───── Texte du document
Par Marie Le Marois, le 21 mars 2019

Journaliste

Soucieux de la qualité de leur assiette et du respect de l’environnement, des consommateurs choisissent de passer derrière la caisse et de reprendre la main sur leur consommation. Voici le supermarché autogéré, dernier-né des réseaux de distribution alternative. Au Super Cafoutch, dans le centre de Marseille, ils sont 1100, à la fois patrons, employés et clients. 

 

Après les Amap, les colis de producteurs, les achats groupés, les épiceries en vrac, ce concept débarqué de New York essaime en France. En témoigne la quarantaine de ‘’petites pousses’’ installées ou en projet. Leur particularité est de fonctionner grâce à des citoyens dont ce n’est pas du tout le métier.  Comment une entreprise peut-elle être gérée par autant de personnes ? Quelle différence avec une épicerie traditionnelle?
──────────
───── Lignes extraites
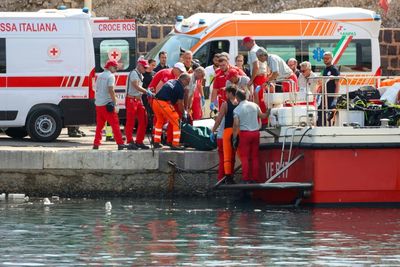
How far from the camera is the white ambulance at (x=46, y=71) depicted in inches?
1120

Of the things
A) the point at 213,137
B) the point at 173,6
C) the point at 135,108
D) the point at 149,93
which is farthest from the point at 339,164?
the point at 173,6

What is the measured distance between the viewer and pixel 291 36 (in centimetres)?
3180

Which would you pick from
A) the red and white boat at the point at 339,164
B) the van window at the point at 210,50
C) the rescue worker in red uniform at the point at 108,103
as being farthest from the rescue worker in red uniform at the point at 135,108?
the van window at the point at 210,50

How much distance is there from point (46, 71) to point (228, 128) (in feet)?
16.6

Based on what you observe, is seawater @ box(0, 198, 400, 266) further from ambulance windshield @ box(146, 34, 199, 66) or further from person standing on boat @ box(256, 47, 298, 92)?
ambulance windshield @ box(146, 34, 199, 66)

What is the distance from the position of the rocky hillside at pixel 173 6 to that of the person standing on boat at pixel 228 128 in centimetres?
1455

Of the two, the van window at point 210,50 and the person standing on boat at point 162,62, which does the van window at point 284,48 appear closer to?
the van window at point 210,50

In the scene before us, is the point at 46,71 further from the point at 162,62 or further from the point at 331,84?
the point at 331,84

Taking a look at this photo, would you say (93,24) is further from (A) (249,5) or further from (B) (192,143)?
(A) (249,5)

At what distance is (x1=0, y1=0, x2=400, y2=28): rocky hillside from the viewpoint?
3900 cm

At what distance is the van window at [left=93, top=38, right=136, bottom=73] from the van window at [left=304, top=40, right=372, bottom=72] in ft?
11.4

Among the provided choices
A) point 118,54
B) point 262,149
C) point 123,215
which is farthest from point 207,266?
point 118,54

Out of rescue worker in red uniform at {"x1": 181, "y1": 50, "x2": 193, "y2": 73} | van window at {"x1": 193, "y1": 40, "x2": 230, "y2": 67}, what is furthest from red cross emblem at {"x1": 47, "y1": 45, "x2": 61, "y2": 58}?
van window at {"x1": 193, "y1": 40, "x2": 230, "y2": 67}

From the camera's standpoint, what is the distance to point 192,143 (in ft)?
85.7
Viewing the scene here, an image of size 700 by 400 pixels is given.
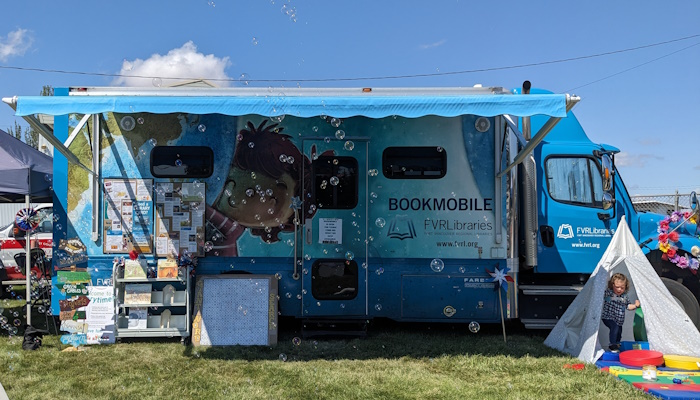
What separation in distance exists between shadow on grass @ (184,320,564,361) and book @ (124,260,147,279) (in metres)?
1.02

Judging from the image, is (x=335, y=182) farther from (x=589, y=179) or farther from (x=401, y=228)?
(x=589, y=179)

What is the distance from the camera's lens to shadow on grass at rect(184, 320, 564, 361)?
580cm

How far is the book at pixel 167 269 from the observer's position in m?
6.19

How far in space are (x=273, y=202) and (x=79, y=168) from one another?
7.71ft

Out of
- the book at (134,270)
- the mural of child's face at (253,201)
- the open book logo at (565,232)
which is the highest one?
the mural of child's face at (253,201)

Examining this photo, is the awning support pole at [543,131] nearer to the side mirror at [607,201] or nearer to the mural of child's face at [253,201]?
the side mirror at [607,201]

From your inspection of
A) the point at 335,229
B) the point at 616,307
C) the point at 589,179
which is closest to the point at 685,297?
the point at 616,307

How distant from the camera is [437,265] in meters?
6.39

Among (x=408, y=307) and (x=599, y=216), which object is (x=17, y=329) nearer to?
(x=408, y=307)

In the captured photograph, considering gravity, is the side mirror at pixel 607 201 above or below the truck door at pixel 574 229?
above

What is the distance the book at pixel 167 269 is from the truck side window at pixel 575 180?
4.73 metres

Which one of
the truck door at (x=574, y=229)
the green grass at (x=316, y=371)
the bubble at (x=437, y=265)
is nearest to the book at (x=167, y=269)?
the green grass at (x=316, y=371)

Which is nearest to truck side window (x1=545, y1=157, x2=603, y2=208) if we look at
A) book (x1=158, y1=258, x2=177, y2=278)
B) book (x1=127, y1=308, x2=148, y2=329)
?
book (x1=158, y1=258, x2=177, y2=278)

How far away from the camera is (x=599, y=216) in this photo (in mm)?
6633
──────────
───── Lignes extraites
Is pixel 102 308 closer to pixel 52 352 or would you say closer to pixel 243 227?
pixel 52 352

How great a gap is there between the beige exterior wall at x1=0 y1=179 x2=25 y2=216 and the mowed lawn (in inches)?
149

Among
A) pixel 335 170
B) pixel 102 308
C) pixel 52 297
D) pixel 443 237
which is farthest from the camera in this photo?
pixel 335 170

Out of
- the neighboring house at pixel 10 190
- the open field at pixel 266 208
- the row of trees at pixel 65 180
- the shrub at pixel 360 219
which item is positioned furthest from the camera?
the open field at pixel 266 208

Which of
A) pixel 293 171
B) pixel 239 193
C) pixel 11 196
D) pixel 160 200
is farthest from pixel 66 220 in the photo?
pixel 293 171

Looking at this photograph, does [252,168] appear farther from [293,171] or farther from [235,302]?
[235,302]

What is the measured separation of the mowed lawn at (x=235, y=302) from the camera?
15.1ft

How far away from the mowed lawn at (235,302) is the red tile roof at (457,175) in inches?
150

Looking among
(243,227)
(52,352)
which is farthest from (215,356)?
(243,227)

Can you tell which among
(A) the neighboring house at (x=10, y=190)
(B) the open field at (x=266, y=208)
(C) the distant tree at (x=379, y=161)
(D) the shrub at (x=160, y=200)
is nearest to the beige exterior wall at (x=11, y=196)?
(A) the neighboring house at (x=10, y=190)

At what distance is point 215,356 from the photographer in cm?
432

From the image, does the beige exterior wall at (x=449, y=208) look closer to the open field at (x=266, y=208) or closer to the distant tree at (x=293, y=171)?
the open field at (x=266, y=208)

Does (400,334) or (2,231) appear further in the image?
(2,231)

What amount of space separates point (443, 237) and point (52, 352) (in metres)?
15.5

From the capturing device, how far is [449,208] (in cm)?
──────────
- **Consigne donnée A**: Recopiez le passage de l'article sur le supermarché autogéré, de « Par Marie Le » à « une épicerie traditionnelle? », en substituant « magasin » à « supermarché ».
- **Consigne donnée B**: Résumez en deux phrases l'article sur le supermarché autogéré.
- **Consigne donnée C**: D'après l'article sur le supermarché autogéré, les affirmations suivantes sont-elles exactes ? (i) Le Super Cafoutch se trouve dans le centre de Marseille. (ii) Le concept du supermarché autogéré est né à Paris. (iii) Ce type de supermarché fonctionne grâce à des professionnels de la distribution.
Ces lignes forment un matériau distinct du texte du document.

- **Réponse rédigée A**:
Par Marie Le Marois, le 21 mars 2019

Journaliste

Soucieux de la qualité de leur assiette et du respect de l’environnement, des consommateurs choisissent de passer derrière la caisse et de reprendre la main sur leur consommation. Voici le magasin autogéré, dernier-né des réseaux de distribution alternative. Au Super Cafoutch, dans le centre de Marseille, ils sont 1100, à la fois patrons, employés et clients. 

 

Après les Amap, les colis de producteurs, les achats groupés, les épiceries en vrac, ce concept débarqué de New York essaime en France. En témoigne la quarantaine de ‘’petites pousses’’ installées ou en projet. Leur particularité est de fonctionner grâce à des citoyens dont ce n’est pas du tout le métier.  Comment une entreprise peut-elle être gérée par autant de personnes ? Quelle différence avec une épicerie traditionnelle?

- **Réponse rédigée B**: Des consommateurs soucieux de la qualité de leur assiette et de l'environnement se tournent vers le supermarché autogéré, comme le Super Cafoutch dans le centre de Marseille, où 1100 personnes sont à la fois patrons, employés et clients. Venu de New York, ce concept essaime en France, où une quarantaine de projets sont installés ou en préparation, et il fonctionne grâce à des citoyens dont ce n'est pas du tout le métier.

- **Réponse rédigée C**:
(i) Oui : « Au Super Cafoutch, dans le centre de Marseille ».
(ii) Non : « ce concept débarqué de New York essaime en France ».
(iii) Non : « grâce à des citoyens dont ce n’est pas du tout le métier ».